CAPÍTULO 2
En 1986 vi en Malasia, en el barco que une el continente con la isla de Penang, unos pájaros negros, parecidos a los cuervos, pero más anchos, voluminosos y pensativos. Caían del cielo y se asían a las barandillas de la cubierta, desde donde se dirigían a los pasajeros con palabras fuera de lo común y con la voz extravagante de un presentador de circo. Hablaban de todo y de nada. Hablaban sobre el estado del tiempo, la salud del rey, el coste de la vida y el humor de Buda. Los pasajeros les hacían preguntas incomprensibles, de esas a las que nadie es capaz de responder, pero ellos respondían siempre, y siempre con ineludible sensatez. En Malasia, estos pájaros me recordaron a Joãoquinzinho. Todo el mundo lo conocía por ese nombre, pero era un hombre inmenso, con una sólida cabeza de toro —Lídia lo llamaba Capita taurus. Tenía los brazos gruesos como troncos de baobab.
Lo conocí cuando me escapé de casa y fui a Luanda, en noviembre de 1975. Después estuve cuatro años encarcelado con él. Joãoquinzinho arreglaba relojes. Vivía con su madrina, doña Diamantina, una señora plácida, de edad indescifrable, con una piel tan blanca que parecía hecha de la misma materia que el claro de luna. Era una mujer original. Casi siempre vestía una túnica color crema y se enfrentaba a la furia del sol con uno de esos viejos sombreros coloniales, de corcho, hechos a mano. Joãoquinzinho y ella hablaban poco y sólo por medio de murmullos, pero era evidente que los unía un sentimiento más poderoso que el amor.

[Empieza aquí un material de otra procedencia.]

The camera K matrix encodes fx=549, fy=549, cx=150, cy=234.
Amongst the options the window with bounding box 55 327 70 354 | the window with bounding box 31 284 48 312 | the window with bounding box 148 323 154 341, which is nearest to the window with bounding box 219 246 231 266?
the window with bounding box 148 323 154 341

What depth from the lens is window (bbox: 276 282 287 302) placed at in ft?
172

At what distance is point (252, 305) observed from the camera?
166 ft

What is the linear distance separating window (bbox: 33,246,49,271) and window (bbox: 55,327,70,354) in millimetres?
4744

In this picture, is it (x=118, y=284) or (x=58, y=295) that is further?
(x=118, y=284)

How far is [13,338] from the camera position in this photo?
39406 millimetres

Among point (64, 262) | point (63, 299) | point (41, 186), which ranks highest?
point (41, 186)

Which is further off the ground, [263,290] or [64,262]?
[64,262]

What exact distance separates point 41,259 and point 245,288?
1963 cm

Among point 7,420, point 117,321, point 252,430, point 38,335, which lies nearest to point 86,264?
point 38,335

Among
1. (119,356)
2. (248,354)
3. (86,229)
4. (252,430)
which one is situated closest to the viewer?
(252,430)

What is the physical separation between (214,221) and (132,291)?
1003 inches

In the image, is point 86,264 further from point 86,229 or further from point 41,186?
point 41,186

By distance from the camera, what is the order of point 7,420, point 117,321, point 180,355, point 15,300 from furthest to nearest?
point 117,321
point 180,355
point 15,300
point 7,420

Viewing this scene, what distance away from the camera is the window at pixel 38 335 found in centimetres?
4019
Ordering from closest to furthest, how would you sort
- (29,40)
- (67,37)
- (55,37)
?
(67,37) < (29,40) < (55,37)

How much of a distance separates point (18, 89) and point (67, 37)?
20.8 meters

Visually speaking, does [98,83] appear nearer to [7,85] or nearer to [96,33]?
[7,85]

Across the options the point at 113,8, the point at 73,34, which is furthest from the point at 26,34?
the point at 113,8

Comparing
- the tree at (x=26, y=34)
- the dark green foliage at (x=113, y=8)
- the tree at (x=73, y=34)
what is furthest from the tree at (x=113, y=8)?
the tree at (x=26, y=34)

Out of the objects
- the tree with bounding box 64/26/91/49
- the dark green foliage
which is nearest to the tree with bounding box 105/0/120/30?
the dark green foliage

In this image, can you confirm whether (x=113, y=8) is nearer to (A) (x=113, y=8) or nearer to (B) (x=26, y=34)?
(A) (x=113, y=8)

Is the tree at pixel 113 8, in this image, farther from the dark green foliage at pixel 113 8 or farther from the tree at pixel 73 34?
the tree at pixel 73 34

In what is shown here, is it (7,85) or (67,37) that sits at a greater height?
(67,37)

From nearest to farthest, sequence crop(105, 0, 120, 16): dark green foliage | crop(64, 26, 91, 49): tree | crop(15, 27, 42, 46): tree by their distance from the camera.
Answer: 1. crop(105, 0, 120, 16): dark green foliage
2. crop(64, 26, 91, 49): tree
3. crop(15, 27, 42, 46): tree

Detuvieron a Joãoquinzinho bajo la acusación de pertenecer a la OCA[33]. La culpa fue mía, porque había escondido panfletos de la organización en su casa. Pero ése no era motivo suficiente para detener a un hombre y, desconfiados por naturaleza y por principio, algunos de nuestros compañeros vieron en el hecho un tortuoso malabarismo de las fuerzas de seguridad del Estado para infiltrarse en el movimiento; sin embargo, enseguida se dejaron cautivar —como yo— por el sortilegio de su discurso arcaico y sobre todo por su estoica sensatez de buey. Al final, cuando la DISA[34] lo liberó, ya lo habíamos nombrado sin su consentimiento, tan en secreto que ni siquiera él mismo lo llegó a saber, secretario general del futuro Partido Comunista de los Trabajadores (de toda la gente que conocíamos, él era el que más se parecía a un obrero).

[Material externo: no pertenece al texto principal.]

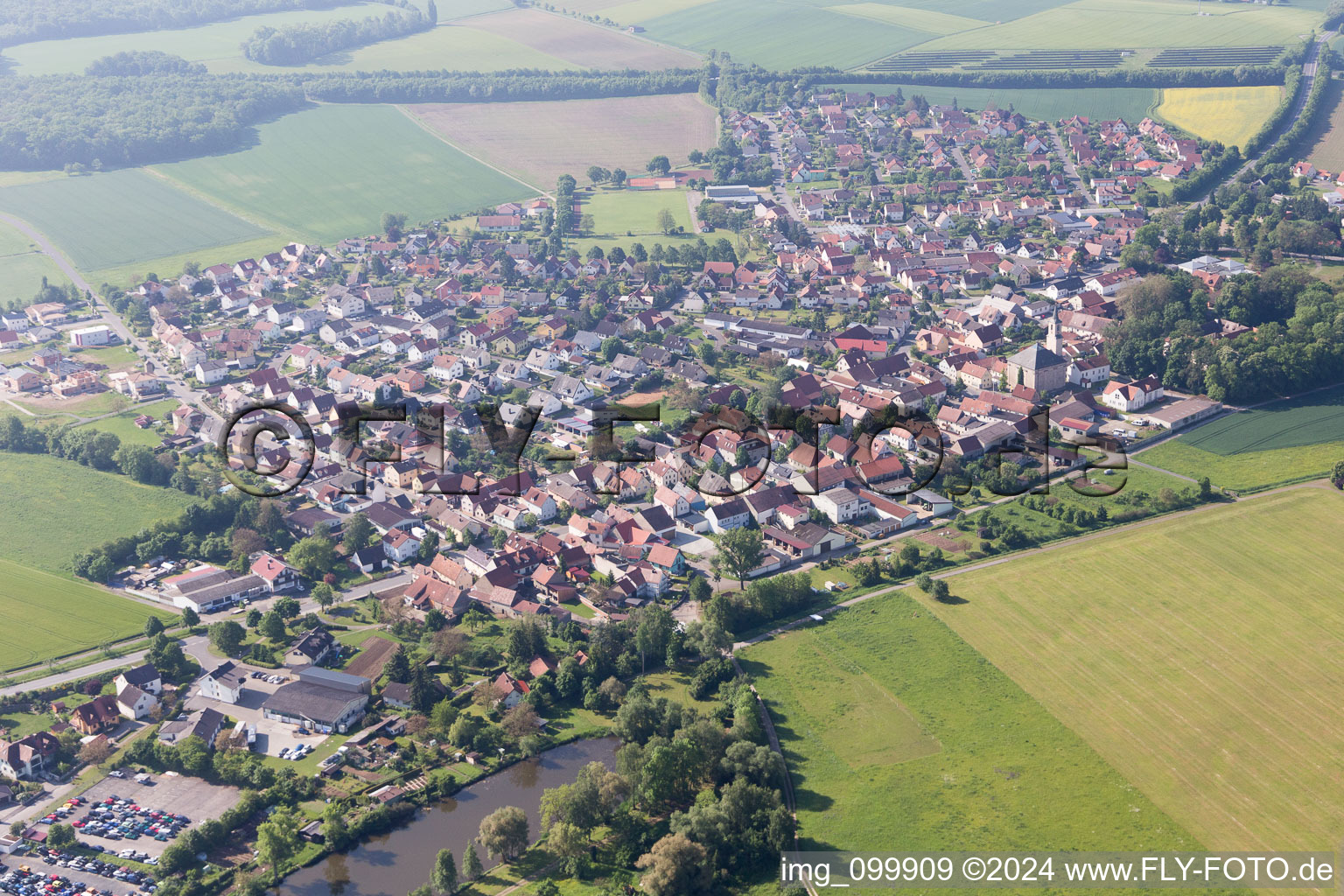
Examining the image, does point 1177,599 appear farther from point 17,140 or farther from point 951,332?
point 17,140

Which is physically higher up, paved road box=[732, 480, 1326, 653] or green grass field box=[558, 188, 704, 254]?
green grass field box=[558, 188, 704, 254]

Me acuerdo de Joãoquinzinho porque intuyó mejor que nadie la importancia de Antonio Guilherme Amo en la vida de Lídia y cómo su descubrimiento la había transformado. En la cárcel organizamos una serie de cursos sobre temas que iban desde los idiomas a la medicina. En la celda J, donde estuve preso, había varios estudiantes universitarios, dos médicos, un ingeniero y un profesor de inglés. También había un joven tractorista sospechoso de pertenecer al FNLA —nos daba clases de quicongo—, y un famoso verdugo del ejército portugués, el coronel Aristides Lobo d’África, que aceptó dirigir un curso de música clásica.
Lídia, encarcelada en el ala de mujeres, empezó entonces a colaborar en los cursos, haciéndonos llegar manuscritos con clases sobre la historia de Angola, la esclavitud, los descubrimientos portugueses, la revolución francesa y otros temas generales. Inevitablemente también acabó hablándonos de Amo. Normalmente, los manuscritos de Lídia los solía leer Joãoquinzinho, que cumplía su papel con una seriedad inmensa. La historia del filósofo guineano le entusiasmó y cuando, en la tercera clase consecutiva, Lídia volvió a referirse a él, recuerdo que hizo una pausa en la lectura y comentó: «La señora Lídia nos habla como si fuese el otro, el propio Amo».
Precioso anacronismo, este «señora»: en plena euforia revolucionaria, Joãoquinzinho siempre se negó a tratar a quienquiera que fuese de «camarada» y siguió diciendo «señor» y «señora», y a veces incluso «ilustrísimo», o cuando se trataba de altos dirigentes del partido o del régimen, «Su Excelencia, Fulano de Tal».
Si se sentía muy presionado, condescendía a un tratamiento nuevo: «camarada excelentísimo».